THE HARD PART
One day you may find yourself in a senior leadership role in your organization. Whatever path got you there, somewhere along the journey you passed a point that really mattered. You may not have noticed it at the time. There probably wasn’t a signpost or anything to mark that point as in any way important. But it was the point when it was no longer good enough to talk about problems. It was the point where people started looking to you to solve them, or at least to provide them with some guidance for how to solve them.
I’m often surprised by how many leaders seem to have missed that transition. They willing accept all the other trappings and responsibilities that come with a “leadership role.” But presented with a change or a new piece of work or new direction, their response is “but how are we supposed to do that on top of everything else?” Whose job exactly do they think it is to figure that out?

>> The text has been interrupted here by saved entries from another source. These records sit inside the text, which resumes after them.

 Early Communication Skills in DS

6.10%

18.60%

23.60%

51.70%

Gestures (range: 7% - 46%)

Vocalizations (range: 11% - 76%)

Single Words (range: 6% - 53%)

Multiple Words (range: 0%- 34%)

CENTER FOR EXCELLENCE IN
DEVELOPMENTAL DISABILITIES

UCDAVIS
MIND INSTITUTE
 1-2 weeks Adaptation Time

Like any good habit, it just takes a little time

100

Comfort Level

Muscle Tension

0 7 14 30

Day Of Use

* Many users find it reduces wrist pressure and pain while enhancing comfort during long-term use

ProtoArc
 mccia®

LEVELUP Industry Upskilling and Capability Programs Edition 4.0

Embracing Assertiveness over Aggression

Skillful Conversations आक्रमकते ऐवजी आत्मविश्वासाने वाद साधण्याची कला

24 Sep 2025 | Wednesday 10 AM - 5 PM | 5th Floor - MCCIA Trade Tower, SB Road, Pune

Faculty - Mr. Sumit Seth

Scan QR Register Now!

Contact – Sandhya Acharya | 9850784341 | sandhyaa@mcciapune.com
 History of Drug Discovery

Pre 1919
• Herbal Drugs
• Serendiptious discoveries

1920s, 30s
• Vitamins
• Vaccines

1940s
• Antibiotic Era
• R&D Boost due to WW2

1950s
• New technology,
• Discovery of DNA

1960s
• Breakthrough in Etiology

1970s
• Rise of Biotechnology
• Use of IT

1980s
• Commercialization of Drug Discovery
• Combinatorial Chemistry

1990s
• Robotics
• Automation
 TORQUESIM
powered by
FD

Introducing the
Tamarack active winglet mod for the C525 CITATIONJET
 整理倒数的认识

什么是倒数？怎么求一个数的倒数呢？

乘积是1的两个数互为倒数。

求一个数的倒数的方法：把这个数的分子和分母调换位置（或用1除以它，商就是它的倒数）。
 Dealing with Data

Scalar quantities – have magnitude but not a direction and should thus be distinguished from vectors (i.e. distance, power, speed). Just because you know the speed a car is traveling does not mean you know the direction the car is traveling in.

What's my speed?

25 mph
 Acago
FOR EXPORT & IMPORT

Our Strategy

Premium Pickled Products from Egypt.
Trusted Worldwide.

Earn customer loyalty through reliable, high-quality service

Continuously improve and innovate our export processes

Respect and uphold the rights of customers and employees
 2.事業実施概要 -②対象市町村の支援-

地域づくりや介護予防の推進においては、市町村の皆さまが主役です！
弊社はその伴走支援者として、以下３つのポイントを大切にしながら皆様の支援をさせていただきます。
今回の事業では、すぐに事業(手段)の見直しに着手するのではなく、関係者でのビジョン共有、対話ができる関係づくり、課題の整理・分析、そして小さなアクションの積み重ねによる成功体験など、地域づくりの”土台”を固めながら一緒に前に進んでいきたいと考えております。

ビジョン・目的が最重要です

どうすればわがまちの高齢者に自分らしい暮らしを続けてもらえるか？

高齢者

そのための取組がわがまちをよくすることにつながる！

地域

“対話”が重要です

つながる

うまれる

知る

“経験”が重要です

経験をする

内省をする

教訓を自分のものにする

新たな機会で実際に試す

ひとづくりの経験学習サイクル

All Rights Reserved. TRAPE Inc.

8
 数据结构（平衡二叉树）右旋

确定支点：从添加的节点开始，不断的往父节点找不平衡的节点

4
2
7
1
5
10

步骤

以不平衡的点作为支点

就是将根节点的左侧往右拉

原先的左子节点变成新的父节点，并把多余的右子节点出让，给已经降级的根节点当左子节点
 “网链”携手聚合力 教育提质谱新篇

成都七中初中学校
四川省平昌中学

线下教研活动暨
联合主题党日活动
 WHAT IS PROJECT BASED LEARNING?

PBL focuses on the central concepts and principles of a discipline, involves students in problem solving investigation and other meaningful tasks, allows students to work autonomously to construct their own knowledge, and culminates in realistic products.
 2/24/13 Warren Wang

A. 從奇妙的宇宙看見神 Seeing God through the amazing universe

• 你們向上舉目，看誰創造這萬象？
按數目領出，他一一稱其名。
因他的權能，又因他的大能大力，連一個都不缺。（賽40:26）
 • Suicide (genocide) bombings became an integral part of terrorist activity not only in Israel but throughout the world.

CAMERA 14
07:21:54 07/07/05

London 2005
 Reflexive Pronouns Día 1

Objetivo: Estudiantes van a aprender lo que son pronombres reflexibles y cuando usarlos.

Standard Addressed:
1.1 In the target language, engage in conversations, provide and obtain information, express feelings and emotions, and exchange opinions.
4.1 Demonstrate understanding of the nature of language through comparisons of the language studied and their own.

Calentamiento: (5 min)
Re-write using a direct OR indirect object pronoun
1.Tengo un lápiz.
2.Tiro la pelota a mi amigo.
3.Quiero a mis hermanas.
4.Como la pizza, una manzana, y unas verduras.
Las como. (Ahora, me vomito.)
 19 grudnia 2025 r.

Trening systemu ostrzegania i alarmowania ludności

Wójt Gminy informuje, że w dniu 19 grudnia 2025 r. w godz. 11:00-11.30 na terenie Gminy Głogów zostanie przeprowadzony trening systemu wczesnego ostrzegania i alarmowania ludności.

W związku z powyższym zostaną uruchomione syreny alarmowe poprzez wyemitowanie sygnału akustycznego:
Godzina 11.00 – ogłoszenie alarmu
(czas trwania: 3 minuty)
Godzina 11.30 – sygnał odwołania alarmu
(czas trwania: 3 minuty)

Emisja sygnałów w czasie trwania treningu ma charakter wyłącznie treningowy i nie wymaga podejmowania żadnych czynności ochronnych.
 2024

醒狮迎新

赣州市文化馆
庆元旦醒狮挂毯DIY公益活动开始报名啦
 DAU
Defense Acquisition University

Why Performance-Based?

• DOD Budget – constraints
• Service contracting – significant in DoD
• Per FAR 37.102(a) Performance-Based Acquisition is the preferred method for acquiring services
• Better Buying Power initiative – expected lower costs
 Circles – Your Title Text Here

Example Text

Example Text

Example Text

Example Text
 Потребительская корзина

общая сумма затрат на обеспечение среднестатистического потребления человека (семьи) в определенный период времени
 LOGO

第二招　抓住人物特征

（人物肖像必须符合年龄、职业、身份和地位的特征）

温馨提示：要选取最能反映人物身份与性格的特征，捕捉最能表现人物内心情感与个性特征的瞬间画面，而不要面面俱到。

Whose job do they think it is to make the tough decisions about how to manage competing priorities? Whose job do they think it is to help their teams work through those same questions? There aren’t many, if any, organizations where it doesn’t feel like there is too much work and not enough time and people and money to do it all. Figuring out how to rejig the pieces of that puzzle to get stuff done is the job of leadership.
Yes, sometimes that’s really hard. But hard is why the job comes with the pay cheque and the office and the title. Hard is part of the job. And that can be a hard lesson to learn. But it’s also a necessary one. It’s easy to just wait for the cavalry to come charging over the hill to save everyone when the going gets tough. It’s harder to accept that maybe you actually are the cavalry.